# OS X keeps crashing while running The Sims 3



## neyshan (Jun 4, 2009)

I have been playing the sims 3 since the release and every so often my OS will randomly crash. The system usually runs fine for quite some time, often 3+ hours but will then randomly freeze.
Is anyone else having this problem?

System Specs:
OS X: 10.5.7
Intel Core 2 Duo
2 GB RAM
Graphics Card: ATY RadeonX1600
13.4 GB Hardrive space free

Thanks


----------



## nixgeek (Jun 4, 2009)

13.4 GB free?  What's the total size of your hard drive.  Considering the hard drive capacities that ship with Macs these days, it seems as though you don't have that much free in proportion to the size of the hard drive.  OS X requires that no less than 10% of free hard drive space be available so that it can run efficiently.  Something tells me that you're probably at or running below that percentile.

Sims 3 is also quite a demanding game (my wife has the Windows version and it taxes her computer as well), so that and the fact that you might not have enough hard drive space available might be causing the lock-ups.  Also, be aware that there might be a bug in the game since it's still early in its release.  Make sure you check EA's website for any patches available since the release of Sims 3.


----------



## dos0711 (Jun 5, 2009)

My niece has over 400gb free and it's crashing. Something I'm going to try that I have not yet is turning up the fan speeds...it may be heat related.


----------



## nixgeek (Jun 5, 2009)

I just did a Google search about problems with Sims 3 on the Mac, and it seems as though there are a lot of hits about this issue (including one hit to this thread).  In those hits, I found this blog posting:

http://asilee.com/2009/06/05/the-sims-3-a-note-from-ea-possible-tips-about-issues-with-the-game/

It seems that everyone is having some sort of issue with the game, and since it's just released, there aren't any patches out just yet.  You might want to check in the locations mentioned within this blog post about crash logs along with any of the system logs to see what they say when the game does crash.  Be sure to post them here so we can look at them as well.


----------



## Asilee (Jun 5, 2009)

There is in fact a patch out now. I checked my detailed stats and saw this as one of the places a lot of traffic were coming from so I decided to try and help out this way as well. Feel free to go to this page and see if this will help you any.

http://asilee.com/2009/06/05/need-a-patch-for-the-sims-3-go-here/


----------



## nixgeek (Jun 5, 2009)

Oh wow!  Talk about a direct response!  Thanks for letting those here know. 

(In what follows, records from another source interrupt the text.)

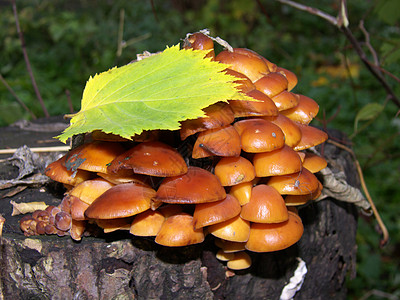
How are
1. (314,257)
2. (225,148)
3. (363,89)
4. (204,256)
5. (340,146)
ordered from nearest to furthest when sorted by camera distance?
(225,148), (204,256), (314,257), (340,146), (363,89)

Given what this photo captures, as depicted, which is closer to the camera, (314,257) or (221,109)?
(221,109)

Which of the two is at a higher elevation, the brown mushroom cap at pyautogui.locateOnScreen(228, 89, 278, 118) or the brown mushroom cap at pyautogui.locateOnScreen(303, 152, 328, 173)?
the brown mushroom cap at pyautogui.locateOnScreen(228, 89, 278, 118)

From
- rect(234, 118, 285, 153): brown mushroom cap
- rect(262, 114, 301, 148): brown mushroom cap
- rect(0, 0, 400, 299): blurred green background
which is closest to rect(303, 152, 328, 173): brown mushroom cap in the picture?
rect(262, 114, 301, 148): brown mushroom cap

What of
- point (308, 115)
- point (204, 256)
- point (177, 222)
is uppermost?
point (308, 115)

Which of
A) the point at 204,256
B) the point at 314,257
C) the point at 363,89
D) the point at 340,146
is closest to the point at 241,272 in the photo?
the point at 204,256

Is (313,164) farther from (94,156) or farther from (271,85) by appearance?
(94,156)

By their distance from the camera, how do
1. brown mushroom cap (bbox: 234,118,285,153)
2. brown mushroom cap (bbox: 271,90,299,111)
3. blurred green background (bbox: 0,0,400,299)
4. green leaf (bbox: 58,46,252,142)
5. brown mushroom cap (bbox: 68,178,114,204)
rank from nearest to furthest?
green leaf (bbox: 58,46,252,142)
brown mushroom cap (bbox: 234,118,285,153)
brown mushroom cap (bbox: 68,178,114,204)
brown mushroom cap (bbox: 271,90,299,111)
blurred green background (bbox: 0,0,400,299)

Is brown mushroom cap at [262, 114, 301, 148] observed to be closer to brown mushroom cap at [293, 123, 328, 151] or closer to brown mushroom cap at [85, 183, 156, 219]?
brown mushroom cap at [293, 123, 328, 151]

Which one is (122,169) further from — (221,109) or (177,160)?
(221,109)
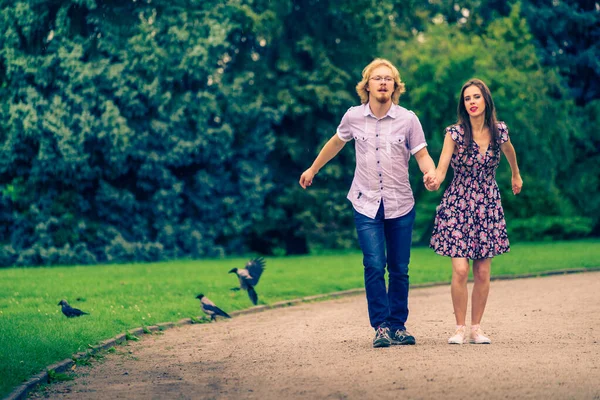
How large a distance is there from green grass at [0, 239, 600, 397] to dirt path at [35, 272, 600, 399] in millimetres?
515

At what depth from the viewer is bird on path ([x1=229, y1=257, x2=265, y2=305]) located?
13586 millimetres

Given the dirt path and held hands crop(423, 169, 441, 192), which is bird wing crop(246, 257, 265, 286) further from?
held hands crop(423, 169, 441, 192)

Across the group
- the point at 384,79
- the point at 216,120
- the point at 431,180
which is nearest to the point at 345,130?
the point at 384,79

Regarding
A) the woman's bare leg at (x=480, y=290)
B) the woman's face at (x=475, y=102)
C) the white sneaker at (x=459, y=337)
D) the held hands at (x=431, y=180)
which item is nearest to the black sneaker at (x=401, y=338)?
the white sneaker at (x=459, y=337)

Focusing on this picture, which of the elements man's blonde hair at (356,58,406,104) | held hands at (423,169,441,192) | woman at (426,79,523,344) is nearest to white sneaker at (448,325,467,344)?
woman at (426,79,523,344)

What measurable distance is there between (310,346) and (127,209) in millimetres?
19842

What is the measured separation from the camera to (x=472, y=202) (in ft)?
28.2

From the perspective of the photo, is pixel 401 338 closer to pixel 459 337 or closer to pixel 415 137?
pixel 459 337

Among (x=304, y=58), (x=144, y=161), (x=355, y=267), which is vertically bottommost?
(x=355, y=267)

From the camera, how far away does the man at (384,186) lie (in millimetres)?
8492

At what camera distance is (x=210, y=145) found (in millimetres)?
28453

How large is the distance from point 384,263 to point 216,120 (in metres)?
20.7

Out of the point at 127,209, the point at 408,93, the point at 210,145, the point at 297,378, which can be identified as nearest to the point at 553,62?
the point at 408,93

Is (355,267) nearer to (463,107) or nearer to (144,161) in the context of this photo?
(144,161)
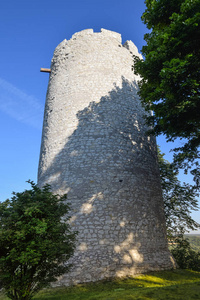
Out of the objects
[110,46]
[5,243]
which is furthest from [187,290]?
[110,46]

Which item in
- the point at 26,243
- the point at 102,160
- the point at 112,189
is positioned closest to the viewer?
the point at 26,243

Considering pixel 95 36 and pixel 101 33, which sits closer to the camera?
pixel 95 36

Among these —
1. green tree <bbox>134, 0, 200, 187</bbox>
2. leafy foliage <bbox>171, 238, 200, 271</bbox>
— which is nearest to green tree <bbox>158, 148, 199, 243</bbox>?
leafy foliage <bbox>171, 238, 200, 271</bbox>

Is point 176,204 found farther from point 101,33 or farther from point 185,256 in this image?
point 101,33

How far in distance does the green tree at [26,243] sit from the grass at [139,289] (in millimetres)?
1770

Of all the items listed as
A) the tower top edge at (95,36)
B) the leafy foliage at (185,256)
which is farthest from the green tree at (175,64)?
the leafy foliage at (185,256)

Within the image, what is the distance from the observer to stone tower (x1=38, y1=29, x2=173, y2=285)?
24.2 ft

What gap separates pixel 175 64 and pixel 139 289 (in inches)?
252

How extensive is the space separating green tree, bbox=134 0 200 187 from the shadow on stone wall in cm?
302

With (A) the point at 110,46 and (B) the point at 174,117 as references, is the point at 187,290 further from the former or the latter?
(A) the point at 110,46

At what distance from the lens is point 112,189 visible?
27.2 feet

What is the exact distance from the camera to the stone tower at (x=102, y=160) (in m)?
7.39

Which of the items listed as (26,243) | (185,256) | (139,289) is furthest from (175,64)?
(185,256)

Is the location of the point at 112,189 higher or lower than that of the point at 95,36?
lower
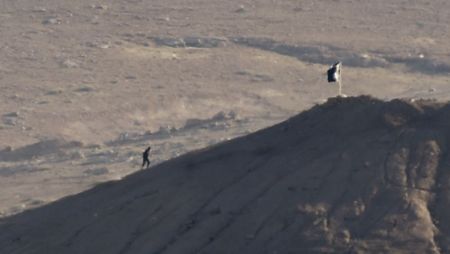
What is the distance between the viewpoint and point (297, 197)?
805 inches

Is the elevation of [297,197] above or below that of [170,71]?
above

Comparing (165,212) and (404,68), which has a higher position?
(165,212)

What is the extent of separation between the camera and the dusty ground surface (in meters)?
42.3

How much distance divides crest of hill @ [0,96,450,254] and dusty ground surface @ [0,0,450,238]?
38.1ft

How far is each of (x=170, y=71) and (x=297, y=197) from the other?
98.3 ft

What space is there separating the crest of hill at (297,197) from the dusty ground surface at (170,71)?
11.6 meters

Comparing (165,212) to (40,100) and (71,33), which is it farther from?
(71,33)

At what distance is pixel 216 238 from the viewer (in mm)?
20250

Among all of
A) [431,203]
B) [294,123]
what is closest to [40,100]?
[294,123]

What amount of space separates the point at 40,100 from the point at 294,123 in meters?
24.9

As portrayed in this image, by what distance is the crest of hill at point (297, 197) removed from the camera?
19.5 m

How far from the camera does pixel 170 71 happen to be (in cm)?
5022

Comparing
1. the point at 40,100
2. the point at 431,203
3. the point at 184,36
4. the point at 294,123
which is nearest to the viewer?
the point at 431,203

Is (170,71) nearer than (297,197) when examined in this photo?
No
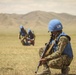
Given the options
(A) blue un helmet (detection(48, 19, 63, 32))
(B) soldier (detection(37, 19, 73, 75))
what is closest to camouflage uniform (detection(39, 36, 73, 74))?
(B) soldier (detection(37, 19, 73, 75))

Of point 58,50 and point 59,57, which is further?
point 59,57

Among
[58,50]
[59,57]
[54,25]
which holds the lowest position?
[59,57]

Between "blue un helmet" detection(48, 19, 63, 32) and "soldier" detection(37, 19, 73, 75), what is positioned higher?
"blue un helmet" detection(48, 19, 63, 32)

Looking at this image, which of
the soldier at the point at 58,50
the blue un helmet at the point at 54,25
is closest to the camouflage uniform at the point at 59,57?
the soldier at the point at 58,50

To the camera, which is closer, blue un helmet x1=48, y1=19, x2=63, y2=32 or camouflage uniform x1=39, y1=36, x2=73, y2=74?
camouflage uniform x1=39, y1=36, x2=73, y2=74

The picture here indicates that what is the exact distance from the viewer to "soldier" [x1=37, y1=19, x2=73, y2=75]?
7812 millimetres

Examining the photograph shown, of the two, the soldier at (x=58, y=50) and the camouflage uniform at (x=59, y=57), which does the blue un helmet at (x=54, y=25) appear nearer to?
the soldier at (x=58, y=50)

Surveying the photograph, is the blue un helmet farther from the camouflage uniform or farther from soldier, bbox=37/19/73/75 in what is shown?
the camouflage uniform

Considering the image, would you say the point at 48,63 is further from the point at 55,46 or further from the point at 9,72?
the point at 9,72

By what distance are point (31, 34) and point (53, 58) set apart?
14.8m

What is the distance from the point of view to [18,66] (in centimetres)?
1086

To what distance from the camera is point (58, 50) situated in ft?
25.7

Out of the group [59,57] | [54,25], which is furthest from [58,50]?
[54,25]

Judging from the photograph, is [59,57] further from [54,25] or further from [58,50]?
[54,25]
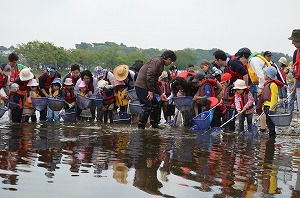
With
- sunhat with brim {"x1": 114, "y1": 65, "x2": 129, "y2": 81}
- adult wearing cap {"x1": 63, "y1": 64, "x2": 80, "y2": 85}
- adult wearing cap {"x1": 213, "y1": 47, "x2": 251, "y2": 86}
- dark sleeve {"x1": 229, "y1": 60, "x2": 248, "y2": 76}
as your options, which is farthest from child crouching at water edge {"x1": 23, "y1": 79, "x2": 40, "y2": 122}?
dark sleeve {"x1": 229, "y1": 60, "x2": 248, "y2": 76}

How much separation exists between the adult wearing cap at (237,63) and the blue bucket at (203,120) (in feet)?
3.32

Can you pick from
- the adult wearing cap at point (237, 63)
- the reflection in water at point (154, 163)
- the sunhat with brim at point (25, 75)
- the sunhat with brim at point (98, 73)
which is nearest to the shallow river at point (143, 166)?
the reflection in water at point (154, 163)

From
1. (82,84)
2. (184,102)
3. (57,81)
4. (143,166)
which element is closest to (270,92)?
(184,102)

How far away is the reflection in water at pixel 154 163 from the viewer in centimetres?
394

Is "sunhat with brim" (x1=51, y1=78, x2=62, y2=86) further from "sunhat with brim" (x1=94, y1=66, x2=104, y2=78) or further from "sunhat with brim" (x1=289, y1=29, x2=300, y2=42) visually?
"sunhat with brim" (x1=289, y1=29, x2=300, y2=42)

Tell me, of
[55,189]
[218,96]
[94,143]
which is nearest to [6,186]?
[55,189]

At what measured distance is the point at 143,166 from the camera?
4.83 metres

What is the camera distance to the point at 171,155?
5.66 meters

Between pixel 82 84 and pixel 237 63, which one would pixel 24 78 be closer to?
pixel 82 84

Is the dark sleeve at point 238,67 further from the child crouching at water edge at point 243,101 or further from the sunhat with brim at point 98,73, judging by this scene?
the sunhat with brim at point 98,73

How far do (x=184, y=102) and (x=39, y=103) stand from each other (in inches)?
133

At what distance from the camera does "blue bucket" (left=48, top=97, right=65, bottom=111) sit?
34.0 feet

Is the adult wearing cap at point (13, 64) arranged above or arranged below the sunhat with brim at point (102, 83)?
above

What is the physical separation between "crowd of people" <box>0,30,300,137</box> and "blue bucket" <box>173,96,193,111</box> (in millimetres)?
115
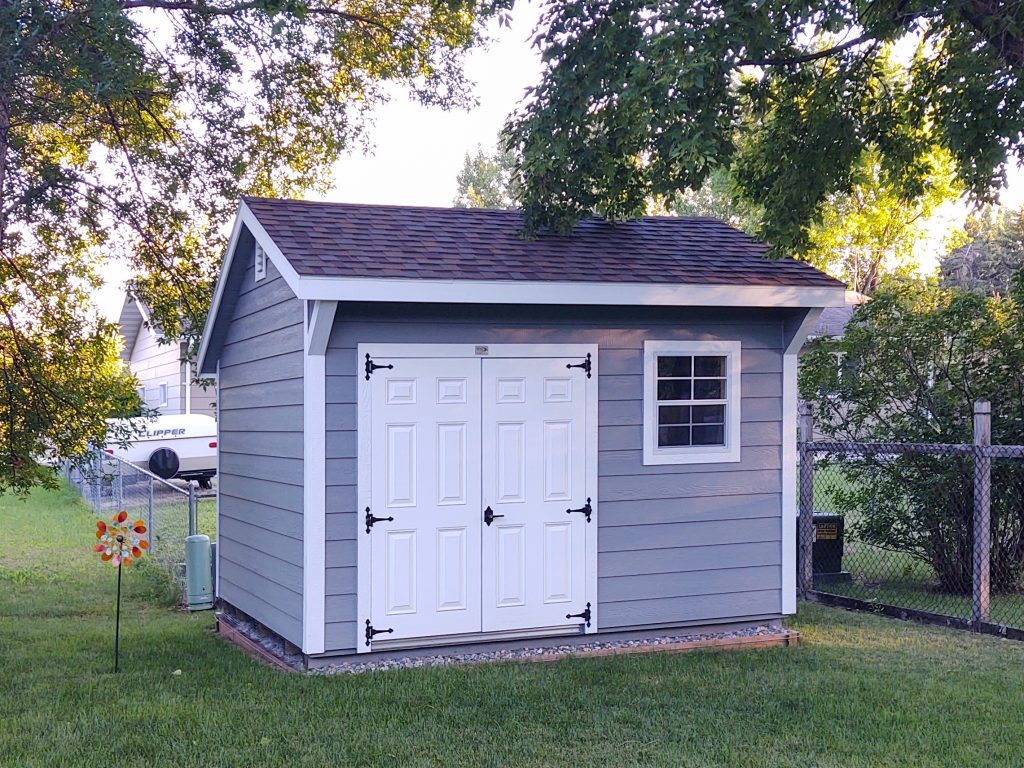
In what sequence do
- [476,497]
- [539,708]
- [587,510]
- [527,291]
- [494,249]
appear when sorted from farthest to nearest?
[494,249] < [587,510] < [476,497] < [527,291] < [539,708]

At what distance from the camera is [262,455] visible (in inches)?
→ 333

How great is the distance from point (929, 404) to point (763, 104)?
3188 mm

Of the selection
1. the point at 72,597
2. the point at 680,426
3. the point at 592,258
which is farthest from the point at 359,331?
the point at 72,597

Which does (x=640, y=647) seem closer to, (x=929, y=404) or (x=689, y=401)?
(x=689, y=401)

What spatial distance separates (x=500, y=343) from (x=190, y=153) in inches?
264

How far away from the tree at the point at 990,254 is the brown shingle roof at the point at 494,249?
136ft

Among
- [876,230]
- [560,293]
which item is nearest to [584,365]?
[560,293]

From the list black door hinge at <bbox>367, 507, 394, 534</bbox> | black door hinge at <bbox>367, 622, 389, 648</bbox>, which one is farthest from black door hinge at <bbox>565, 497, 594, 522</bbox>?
black door hinge at <bbox>367, 622, 389, 648</bbox>

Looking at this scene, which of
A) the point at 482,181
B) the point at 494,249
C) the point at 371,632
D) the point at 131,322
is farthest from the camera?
the point at 482,181

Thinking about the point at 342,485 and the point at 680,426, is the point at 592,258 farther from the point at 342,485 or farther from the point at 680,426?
the point at 342,485

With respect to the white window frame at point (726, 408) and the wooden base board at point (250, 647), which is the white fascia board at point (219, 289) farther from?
the white window frame at point (726, 408)

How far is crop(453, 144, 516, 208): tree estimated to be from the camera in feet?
182

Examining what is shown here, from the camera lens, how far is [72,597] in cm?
A: 1109

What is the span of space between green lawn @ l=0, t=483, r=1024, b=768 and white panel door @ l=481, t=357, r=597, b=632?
1.69ft
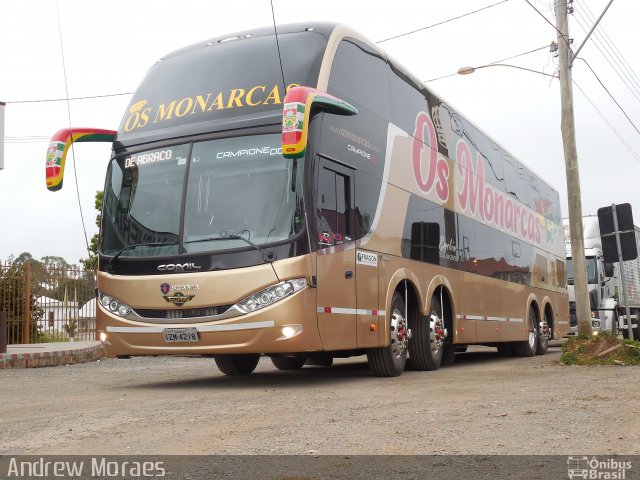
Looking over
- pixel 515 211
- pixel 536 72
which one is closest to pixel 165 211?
pixel 515 211

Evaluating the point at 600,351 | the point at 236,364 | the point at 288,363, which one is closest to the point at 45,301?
the point at 288,363

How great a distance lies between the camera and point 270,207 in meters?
9.26

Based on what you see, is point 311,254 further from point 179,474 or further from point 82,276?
point 82,276

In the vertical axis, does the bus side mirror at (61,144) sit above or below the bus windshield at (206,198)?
above

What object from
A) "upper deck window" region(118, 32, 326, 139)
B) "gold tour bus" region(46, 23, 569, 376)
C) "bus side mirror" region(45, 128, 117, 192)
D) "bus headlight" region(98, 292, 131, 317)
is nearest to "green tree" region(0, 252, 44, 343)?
"gold tour bus" region(46, 23, 569, 376)

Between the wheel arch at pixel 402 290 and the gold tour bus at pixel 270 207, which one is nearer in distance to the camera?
the gold tour bus at pixel 270 207

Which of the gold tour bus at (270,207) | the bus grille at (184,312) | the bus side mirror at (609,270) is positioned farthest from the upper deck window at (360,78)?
the bus side mirror at (609,270)

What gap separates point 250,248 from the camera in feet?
30.0

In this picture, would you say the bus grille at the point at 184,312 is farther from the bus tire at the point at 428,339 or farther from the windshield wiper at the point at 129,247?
the bus tire at the point at 428,339

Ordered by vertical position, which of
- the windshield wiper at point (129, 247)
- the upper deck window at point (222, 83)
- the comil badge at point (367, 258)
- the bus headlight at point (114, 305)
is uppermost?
the upper deck window at point (222, 83)

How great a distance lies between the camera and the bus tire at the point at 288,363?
14016mm

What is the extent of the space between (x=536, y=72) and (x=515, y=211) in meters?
3.30

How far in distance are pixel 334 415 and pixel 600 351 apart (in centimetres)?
735

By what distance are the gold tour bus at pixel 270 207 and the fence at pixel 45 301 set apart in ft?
28.8
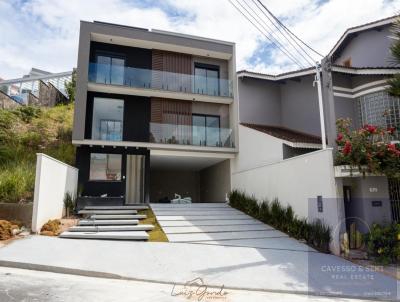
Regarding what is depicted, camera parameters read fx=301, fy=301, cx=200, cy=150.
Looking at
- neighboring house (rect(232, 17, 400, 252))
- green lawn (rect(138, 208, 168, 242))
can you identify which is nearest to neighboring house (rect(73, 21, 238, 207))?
neighboring house (rect(232, 17, 400, 252))

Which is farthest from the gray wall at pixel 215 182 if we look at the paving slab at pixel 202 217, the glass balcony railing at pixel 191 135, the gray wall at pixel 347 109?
the gray wall at pixel 347 109

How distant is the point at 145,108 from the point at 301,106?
9098 mm

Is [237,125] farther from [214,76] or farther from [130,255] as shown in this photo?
[130,255]

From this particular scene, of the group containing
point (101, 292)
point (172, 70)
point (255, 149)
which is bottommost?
point (101, 292)

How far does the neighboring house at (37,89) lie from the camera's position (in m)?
24.7

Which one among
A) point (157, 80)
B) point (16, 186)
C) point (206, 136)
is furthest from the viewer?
point (157, 80)

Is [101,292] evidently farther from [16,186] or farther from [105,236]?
[16,186]

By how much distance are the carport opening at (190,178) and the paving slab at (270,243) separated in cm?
736

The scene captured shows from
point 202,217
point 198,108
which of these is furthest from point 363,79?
point 202,217

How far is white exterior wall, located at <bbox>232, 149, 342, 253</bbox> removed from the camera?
9.42 m

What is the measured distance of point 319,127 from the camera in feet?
52.2

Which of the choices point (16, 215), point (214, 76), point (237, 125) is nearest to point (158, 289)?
point (16, 215)

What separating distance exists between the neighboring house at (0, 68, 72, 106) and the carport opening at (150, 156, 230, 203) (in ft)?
38.1

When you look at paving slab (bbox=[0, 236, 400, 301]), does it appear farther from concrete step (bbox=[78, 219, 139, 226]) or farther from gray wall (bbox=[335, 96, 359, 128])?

The only thing is that the patch seems to be for Windows only.  I didn't see any mention of a Mac solution on your blog entry.  Hopefully there will be a Mac solution from EA soon if this is what's causing problems for the OP.


----------



## Asilee (Jun 5, 2009)

The Sims 3 Patch Upgrades for PC & MAC [List of Changes]


----------



## dos0711 (Jun 9, 2009)

I'm happy to report that I increased my fan speeds and it runs without crashing...without the new patch.


----------